Opór przy otworze jest rejestrowany elektronicznie. Kiedy komórka przechodzi przez otwór, będąc nieprzewodnikiem, chwilowo zwiększa opór. Liczba chwilowych wzrostów oporu jest rejestrowana elektronicznie, co wskazuje na liczbę bakterii obecnych w zawiesinie.

Zaletą tej metody jest to, że jest ona niezwykle szybka. Wady polegają na tym, że zarówno żywe (żywe), jak i martwe komórki są zliczane, a przyrząd nie może odróżnić komórek bakteryjnych od obojętnych cząstek stałych.

(c) Metody chemiczne:

Metody te szacują ilość tych substancji, głównie chemikaliów, które zwiększają się wraz ze wzrostem populacji bakterii.

Główne szacowane parametry są następujące:

(i) Stężenie białka

(ii) stężenie DNA

(iii) Sucha masa

(iv) Wytwarzanie dwutlenku węgla

(v) Pobieranie tlenu

(vi) Produkcja kwasu mlekowego

(d) Metoda turbidymetryczna:

Gdy bakterie są hodowane w ciekłych pożywkach bogatych w składniki odżywcze (np. Pożywki), ich obfity wzrost powoduje, że media stają się mętne, ponieważ komórki bakterii pozostają w nich w większości zawieszone. Zmętnienie wzrasta wraz ze wzrostem liczby komórek w ośrodku. Wraz ze wzrostem zmętnienia zwiększa się "absorbancja" lub "gęstość optyczna (OD)" ośrodka.

OD zawiesiny komórek bakterii w pożywce mierzy się za pomocą spektrofotometru przy długości fali 600 nm. Liczba komórek bakterii w zawiesinie została ustalona przez porównanie OD z krzywą standardową przygotowaną przez wykreślenie wartości OD dla różnych znanych stężeń bakterii. Metoda jest szybka, ale ogranicza się do zawiesin bakteryjnych ponad 10 milionów komórek.
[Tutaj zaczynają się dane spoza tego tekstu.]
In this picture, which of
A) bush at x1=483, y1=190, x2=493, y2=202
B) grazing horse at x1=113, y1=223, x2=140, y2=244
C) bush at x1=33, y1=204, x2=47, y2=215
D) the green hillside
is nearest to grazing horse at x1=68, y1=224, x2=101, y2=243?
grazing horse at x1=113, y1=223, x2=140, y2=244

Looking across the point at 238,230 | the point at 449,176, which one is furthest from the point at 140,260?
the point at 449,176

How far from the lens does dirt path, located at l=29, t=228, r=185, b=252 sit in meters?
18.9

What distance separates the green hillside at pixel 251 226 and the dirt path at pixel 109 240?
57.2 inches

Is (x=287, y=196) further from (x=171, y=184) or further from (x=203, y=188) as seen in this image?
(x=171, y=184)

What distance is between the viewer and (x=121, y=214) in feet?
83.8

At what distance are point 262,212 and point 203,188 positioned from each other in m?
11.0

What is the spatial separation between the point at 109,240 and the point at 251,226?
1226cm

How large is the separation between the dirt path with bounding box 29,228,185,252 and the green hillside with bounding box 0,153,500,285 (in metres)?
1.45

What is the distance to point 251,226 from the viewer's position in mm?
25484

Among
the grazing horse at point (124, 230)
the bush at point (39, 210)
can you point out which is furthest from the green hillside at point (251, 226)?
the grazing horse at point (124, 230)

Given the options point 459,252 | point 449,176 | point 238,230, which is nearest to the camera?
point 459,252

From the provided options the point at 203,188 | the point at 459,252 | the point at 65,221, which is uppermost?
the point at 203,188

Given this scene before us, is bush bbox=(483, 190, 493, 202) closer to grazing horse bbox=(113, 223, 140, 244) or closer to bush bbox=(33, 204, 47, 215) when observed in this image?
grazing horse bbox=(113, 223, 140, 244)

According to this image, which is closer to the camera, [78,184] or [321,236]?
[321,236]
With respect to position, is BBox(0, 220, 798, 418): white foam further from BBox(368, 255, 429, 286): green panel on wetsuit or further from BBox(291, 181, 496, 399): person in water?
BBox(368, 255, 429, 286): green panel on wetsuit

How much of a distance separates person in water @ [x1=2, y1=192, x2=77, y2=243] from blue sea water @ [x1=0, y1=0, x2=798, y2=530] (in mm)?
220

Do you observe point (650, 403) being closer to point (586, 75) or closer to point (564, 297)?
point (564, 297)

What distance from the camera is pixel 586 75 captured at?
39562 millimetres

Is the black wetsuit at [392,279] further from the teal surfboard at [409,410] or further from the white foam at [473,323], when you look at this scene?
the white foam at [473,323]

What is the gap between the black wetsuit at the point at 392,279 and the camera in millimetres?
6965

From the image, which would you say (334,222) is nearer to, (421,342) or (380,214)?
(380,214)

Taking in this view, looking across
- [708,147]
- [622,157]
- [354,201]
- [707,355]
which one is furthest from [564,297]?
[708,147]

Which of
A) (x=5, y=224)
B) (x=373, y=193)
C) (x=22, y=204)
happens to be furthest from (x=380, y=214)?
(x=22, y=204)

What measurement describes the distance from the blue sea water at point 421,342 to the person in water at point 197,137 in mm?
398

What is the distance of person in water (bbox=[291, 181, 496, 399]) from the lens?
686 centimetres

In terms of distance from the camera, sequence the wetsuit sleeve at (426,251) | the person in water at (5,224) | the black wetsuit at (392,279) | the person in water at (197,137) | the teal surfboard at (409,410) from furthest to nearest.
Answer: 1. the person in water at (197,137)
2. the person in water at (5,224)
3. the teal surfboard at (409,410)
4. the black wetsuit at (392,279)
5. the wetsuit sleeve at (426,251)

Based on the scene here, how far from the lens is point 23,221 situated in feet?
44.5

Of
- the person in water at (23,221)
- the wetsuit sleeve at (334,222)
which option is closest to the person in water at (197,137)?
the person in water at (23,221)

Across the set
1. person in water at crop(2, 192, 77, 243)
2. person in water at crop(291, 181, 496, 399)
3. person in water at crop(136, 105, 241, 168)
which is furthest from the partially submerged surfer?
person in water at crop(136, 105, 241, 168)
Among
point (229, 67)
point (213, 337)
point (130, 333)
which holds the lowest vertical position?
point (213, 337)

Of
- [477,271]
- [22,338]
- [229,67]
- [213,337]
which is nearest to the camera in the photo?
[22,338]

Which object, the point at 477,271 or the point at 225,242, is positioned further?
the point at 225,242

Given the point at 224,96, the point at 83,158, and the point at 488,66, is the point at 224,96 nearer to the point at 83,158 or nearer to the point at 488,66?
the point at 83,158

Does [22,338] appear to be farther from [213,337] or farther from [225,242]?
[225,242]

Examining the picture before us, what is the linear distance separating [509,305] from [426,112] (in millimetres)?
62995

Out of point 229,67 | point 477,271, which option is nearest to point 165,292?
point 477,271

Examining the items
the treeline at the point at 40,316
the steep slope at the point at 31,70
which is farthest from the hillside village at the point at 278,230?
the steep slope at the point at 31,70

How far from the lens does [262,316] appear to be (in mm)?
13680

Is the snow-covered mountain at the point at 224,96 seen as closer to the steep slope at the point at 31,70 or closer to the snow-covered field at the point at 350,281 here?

(e) Liczba filtrów membranowych:

Ta metoda jest stosowana, gdy liczba bakterii w próbce cieczy jest bardzo mniejsza. Aby zwiększyć stężenie bakterii, najpierw próbkę cieczy filtruje się aseptycznie przez sterylizowany aparat z filtrem membranowym, stosując sterylny filtr membranowy.

Filtr membranowy zawierający uwięzione bakterie przenosi się aseptycznie na sterylną szalkę Petriego zawierającą wkładkę absorpcyjną nasyconą selektywnym ciekłym ośrodkiem. Medium wycieka na powierzchnię filtra. Po inkubacji liczbę kolonii utworzonych na filtrze zlicza się za pomocą prostego mikroskopu.